-No se puede poner la radio, que
el Señor está muerto.
-Si juegan en la plaza, no
griten, que el Señor está muerto.
Y así, una serie de
recomendaciones que acatábamos sin rechistar, tenían algo de misterio excitante, quizás hasta podíamos ser cómplices de algún
crimen sin saberlo, un pequeño aliciente repetido cada año en los Sábados
Santos de mi infancia pueblerina, remota y feliz.
Ya había ayudado a Catalina, la
sacristana (hermana de Pepe el Cartero, famoso en todo el pueblo y algo más lejos
por sus atributos viriles), a colocar las cortinas negras en los altares.
Tendría yo unos nueve o diez años y me subía con ligereza para tapar las
imágenes de La Concepción, la Virgen del Rosario, San José, la Dolorosa
(siempre en competencia con la de la Iglesia del Cristo: “No, esta es más
natural”, “Qué va, la otra sufre mucho, ¿no le ves las lágrimas?”), San Isidro,
o la propia Santa Catalina, preciosa imagen atribuida al imaginero Luján Pérez.
En alguna de esas aprovechaba
para rozar la reliquia de la Santa, incrustada en la rueda dentada con la que
el emperador Majencio quiso ajusticiarla. O miraba con detenimiento el puñal de
plata clavado en la Virgen de Dolores y la cabellera inmensa de la Magdalena,
estirada hasta la cintura, sobre un traje morado.
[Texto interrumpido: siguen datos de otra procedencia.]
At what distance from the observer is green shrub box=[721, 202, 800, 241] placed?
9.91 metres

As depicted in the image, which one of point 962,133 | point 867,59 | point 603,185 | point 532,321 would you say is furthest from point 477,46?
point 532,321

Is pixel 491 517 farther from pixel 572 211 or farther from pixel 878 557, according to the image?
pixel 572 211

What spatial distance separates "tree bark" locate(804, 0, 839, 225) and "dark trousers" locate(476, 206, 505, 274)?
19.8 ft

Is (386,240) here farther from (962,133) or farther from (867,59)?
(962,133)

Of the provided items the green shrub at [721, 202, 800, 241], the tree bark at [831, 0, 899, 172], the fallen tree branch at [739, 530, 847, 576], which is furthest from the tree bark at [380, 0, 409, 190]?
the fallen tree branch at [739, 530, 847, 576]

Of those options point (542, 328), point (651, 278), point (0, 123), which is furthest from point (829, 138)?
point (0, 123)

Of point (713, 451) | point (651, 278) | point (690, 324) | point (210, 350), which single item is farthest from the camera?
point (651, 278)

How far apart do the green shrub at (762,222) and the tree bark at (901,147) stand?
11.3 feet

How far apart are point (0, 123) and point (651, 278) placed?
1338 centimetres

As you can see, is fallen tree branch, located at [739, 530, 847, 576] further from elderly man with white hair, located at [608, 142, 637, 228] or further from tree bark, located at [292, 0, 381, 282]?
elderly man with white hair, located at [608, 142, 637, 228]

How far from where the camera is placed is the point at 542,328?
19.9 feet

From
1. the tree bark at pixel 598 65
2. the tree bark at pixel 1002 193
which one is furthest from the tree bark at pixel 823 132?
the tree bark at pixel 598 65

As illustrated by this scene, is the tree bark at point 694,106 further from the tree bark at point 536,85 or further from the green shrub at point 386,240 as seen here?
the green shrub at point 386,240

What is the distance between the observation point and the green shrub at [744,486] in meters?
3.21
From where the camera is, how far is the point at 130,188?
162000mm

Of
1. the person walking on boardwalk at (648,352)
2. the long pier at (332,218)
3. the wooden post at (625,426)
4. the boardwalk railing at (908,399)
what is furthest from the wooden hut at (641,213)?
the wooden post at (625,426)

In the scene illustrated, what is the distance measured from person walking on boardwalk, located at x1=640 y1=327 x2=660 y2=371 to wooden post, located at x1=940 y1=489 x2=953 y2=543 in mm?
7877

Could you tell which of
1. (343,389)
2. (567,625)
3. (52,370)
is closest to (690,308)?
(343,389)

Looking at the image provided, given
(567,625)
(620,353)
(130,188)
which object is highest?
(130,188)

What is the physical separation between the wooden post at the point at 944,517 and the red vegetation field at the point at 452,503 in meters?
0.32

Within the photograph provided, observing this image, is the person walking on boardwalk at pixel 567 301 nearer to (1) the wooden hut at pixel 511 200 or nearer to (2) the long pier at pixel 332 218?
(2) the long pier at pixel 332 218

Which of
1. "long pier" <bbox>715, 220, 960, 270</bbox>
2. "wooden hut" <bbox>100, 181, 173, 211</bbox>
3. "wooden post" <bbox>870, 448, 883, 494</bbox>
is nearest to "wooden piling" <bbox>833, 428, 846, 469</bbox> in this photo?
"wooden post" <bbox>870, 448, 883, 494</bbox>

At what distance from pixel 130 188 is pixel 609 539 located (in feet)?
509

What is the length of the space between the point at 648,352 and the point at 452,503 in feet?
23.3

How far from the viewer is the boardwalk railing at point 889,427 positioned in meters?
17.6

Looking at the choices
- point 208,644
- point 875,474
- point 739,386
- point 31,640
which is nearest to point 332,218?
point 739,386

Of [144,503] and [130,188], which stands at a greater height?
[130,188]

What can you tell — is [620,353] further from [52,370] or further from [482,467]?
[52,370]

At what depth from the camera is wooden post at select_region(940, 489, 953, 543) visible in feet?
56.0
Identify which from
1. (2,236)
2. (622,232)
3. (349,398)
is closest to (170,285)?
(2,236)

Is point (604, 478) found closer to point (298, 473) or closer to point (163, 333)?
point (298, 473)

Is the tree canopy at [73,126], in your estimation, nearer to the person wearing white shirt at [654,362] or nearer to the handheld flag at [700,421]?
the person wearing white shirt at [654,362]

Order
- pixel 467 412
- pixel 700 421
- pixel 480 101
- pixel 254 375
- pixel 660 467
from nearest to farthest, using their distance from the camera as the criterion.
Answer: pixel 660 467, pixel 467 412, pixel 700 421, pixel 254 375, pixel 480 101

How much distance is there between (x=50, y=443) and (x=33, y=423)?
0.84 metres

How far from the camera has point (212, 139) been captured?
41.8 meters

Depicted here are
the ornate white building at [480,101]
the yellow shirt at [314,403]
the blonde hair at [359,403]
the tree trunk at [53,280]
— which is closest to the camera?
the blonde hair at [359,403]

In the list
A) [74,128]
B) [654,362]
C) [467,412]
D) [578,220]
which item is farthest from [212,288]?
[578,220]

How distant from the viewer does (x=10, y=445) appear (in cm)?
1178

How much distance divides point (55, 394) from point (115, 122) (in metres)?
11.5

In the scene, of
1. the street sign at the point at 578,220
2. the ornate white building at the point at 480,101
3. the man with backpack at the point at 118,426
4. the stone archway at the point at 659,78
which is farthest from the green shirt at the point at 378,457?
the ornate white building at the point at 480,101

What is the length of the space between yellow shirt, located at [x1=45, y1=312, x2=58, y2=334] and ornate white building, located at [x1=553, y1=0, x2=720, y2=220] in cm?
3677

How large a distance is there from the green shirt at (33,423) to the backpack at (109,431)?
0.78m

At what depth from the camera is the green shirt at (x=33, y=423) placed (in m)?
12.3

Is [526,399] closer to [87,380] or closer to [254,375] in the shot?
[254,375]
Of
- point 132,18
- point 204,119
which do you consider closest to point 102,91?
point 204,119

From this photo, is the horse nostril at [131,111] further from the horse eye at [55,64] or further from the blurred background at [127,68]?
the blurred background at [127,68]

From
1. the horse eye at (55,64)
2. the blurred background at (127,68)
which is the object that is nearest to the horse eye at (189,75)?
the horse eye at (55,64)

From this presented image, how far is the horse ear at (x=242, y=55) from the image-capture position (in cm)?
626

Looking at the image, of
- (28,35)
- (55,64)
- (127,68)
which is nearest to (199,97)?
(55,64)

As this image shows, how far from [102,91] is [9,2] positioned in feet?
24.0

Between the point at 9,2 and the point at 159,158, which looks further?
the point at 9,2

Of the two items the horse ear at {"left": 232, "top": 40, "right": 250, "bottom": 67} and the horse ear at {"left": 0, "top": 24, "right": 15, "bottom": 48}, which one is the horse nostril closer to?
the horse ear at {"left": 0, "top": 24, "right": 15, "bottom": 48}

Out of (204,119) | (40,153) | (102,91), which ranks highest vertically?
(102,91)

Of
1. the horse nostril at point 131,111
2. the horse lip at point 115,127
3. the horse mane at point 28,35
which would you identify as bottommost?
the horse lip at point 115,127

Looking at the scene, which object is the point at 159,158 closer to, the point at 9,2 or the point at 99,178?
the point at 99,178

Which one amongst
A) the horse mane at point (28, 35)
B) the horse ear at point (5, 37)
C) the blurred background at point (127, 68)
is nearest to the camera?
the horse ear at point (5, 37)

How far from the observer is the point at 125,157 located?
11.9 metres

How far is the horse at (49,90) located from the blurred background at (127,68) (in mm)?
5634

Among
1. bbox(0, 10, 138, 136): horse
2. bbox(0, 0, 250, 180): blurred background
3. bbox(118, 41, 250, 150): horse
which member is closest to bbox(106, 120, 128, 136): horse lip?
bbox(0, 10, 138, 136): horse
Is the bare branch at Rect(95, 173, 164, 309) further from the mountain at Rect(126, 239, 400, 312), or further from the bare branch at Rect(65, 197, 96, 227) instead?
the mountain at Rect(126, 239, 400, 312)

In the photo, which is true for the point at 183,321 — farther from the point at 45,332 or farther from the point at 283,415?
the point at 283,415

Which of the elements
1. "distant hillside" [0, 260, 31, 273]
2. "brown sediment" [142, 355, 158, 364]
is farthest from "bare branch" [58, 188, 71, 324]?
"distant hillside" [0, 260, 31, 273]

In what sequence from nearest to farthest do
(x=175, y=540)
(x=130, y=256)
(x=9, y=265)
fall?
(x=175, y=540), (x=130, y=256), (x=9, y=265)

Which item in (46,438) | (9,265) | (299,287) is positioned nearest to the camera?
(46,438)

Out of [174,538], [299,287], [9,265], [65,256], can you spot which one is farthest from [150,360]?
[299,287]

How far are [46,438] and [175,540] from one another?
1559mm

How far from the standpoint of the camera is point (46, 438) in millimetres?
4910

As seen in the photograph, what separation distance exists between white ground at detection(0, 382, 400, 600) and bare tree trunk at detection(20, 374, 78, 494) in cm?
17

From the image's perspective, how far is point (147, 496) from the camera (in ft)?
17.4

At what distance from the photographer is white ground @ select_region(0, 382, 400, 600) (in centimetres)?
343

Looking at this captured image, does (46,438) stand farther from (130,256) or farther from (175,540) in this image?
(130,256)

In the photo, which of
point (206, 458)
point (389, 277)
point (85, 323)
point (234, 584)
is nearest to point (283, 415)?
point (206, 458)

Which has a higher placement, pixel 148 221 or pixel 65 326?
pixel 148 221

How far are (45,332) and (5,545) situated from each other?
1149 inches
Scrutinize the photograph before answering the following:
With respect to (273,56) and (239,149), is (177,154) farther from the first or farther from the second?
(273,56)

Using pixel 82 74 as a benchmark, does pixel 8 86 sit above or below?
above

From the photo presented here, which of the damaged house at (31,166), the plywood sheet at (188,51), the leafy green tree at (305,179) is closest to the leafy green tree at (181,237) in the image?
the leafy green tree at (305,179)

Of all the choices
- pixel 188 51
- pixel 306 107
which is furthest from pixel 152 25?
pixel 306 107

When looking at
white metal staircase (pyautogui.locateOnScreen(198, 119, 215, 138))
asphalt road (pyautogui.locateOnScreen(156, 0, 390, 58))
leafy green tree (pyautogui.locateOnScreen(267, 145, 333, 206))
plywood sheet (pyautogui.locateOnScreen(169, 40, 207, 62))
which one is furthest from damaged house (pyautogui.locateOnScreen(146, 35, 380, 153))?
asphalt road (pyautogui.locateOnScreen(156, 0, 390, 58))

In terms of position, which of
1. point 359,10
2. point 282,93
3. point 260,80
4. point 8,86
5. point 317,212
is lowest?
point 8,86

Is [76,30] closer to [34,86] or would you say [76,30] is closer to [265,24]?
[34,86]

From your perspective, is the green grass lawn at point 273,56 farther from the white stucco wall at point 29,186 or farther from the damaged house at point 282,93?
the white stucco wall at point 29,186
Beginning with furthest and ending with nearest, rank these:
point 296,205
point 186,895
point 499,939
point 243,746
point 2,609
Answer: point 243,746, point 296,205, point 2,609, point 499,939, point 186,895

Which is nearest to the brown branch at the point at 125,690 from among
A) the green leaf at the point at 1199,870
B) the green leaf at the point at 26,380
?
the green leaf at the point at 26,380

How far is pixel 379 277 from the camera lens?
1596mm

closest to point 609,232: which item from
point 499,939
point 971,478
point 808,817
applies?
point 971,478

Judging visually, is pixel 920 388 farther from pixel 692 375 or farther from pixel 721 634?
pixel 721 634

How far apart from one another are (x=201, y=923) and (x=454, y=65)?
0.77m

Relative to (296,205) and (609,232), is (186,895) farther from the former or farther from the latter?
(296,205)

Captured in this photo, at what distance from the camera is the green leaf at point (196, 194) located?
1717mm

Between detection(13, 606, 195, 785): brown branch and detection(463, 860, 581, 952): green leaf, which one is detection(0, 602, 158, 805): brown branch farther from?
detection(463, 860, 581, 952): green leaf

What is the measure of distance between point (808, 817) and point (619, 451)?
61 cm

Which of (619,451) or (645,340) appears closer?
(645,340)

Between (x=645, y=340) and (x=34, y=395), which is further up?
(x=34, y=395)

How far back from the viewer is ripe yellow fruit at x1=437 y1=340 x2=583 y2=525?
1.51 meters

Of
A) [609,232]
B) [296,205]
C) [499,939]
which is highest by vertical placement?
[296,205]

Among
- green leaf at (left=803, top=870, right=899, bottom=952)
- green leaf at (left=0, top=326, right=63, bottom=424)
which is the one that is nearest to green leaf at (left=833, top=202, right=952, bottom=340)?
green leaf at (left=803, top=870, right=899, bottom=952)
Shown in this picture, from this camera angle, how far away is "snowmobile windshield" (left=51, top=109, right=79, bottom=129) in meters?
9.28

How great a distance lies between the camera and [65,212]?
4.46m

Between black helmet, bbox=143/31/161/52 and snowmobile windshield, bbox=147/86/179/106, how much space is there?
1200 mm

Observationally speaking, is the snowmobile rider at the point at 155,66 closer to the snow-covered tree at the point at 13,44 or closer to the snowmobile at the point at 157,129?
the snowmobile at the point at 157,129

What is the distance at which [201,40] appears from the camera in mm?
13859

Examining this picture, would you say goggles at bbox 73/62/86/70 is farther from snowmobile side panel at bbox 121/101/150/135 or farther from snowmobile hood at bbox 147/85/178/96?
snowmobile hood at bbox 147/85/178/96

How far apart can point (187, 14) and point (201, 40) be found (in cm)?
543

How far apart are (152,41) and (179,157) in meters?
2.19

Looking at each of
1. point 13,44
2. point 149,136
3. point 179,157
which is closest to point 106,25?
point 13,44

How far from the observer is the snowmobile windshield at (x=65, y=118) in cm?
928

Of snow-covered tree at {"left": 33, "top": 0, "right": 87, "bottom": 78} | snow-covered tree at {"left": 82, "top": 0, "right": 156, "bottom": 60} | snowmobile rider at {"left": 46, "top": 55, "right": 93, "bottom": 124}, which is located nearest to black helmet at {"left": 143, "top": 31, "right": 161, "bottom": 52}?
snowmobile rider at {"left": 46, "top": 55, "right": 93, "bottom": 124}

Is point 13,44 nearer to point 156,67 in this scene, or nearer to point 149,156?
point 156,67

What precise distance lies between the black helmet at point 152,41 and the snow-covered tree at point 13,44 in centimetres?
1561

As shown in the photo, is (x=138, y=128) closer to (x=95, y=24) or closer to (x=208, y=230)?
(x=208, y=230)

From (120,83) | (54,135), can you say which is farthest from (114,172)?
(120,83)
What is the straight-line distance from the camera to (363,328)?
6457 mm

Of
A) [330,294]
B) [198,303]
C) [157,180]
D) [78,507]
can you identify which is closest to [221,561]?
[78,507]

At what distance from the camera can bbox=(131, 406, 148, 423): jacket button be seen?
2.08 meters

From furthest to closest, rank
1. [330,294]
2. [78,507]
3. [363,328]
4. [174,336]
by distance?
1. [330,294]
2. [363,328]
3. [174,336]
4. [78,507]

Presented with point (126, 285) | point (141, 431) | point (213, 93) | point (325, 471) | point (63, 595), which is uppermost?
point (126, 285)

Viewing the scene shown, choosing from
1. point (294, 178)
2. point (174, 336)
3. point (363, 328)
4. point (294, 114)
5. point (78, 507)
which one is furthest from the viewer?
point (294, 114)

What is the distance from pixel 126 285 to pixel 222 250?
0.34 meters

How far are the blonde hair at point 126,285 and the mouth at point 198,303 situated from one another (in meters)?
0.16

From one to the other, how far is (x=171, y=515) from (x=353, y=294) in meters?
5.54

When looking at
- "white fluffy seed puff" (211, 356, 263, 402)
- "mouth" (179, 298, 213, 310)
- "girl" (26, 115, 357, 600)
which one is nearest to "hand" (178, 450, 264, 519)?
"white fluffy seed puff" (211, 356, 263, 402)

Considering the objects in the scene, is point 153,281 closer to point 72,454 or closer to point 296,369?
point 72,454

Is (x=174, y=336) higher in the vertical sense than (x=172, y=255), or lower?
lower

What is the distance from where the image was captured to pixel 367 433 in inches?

Lo más impactante era colocar
retamas floridas alrededor del ataúd forrado en plata, donde descansaba, entre
atribulado y sereno, Cristo Difunto, el que había sufrido por nosotros y por
eso le debíamos el respeto de no alegrarnos hasta que resucitara, total, poco
más de un día de silencio y mesura. Un tiempo que se nos iba volando, tal como
volábamos de casa en casa, de barranco en barranco, o de plaza en plaza, sin
peligros descubriendo el mundo cercano.
El olor de las retamas igualmente
me lleva en volandas a la niñez despreocupada, donde cualquier cosa podía ser
un misterio, y un encargo de los mayores, un paso hacia la madurez. Misterio y
madurez que nunca acaban de desentrañarse, será por eso por lo que nos atraen, igual los recuerdos, evanescentes como las florecillas blancas que
adornaban al Señor muerto, el de los días puros y silenciosos.